» Exercise details
Convert the rows starting with the line that contains "Which from among" and going on through the line that contains "3959 centimetres" into a two-column CSV with the headers text and answer, giving one data line per row. Place each value in a single quoted field and replace any line breaks within it with spaces.

» Excerpted records
☆ ☆ ☆ ☆ ☆

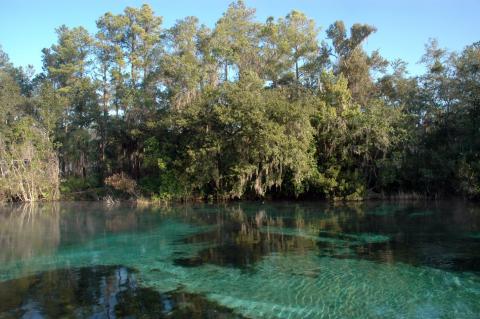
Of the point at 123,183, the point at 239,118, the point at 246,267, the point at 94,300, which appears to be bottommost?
the point at 94,300

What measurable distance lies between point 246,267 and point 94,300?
15.0 feet

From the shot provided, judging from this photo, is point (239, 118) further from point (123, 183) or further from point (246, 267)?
point (246, 267)

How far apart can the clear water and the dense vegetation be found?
A: 8.39m

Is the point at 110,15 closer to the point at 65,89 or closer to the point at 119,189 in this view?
the point at 65,89

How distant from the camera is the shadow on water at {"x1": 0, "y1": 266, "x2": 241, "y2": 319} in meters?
9.39

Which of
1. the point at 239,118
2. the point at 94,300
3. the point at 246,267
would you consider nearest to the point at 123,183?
the point at 239,118

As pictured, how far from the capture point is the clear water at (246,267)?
9.76 m

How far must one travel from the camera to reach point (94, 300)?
33.8ft

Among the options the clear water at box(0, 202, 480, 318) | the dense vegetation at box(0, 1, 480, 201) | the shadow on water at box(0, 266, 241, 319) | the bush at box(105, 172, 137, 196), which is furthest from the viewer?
the bush at box(105, 172, 137, 196)

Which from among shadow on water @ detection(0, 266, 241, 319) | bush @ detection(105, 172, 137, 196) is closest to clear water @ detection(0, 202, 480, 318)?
shadow on water @ detection(0, 266, 241, 319)

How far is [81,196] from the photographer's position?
3959 centimetres

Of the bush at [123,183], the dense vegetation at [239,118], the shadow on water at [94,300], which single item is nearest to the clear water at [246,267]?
the shadow on water at [94,300]

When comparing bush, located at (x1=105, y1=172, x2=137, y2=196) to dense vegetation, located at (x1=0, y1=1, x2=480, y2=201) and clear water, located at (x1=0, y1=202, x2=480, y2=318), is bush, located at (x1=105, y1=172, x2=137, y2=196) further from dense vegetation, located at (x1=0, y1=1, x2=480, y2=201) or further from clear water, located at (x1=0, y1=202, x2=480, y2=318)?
clear water, located at (x1=0, y1=202, x2=480, y2=318)

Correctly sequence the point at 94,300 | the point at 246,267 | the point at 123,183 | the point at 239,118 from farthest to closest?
the point at 123,183 < the point at 239,118 < the point at 246,267 < the point at 94,300
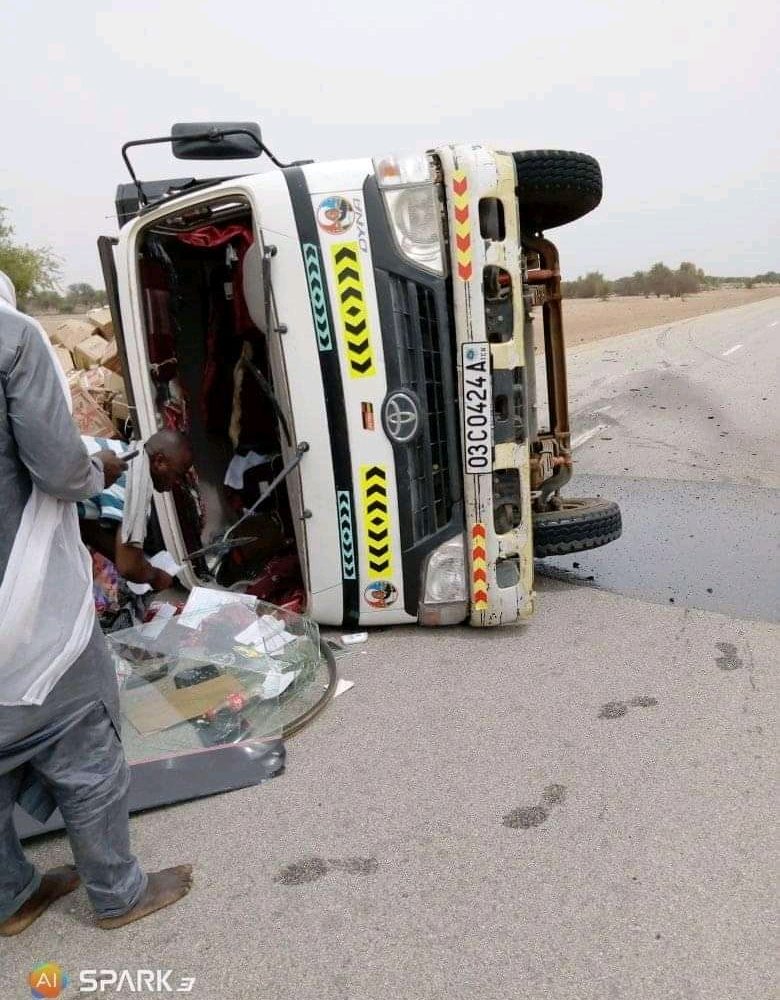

☆ ☆ ☆ ☆ ☆

» Exercise result
text,answer
"Which from among shadow on water @ detection(0, 266, 241, 319) | bush @ detection(105, 172, 137, 196) is closest to clear water @ detection(0, 202, 480, 318)?","shadow on water @ detection(0, 266, 241, 319)"
"How far is [81,196] from the photographer's position?","3959 centimetres"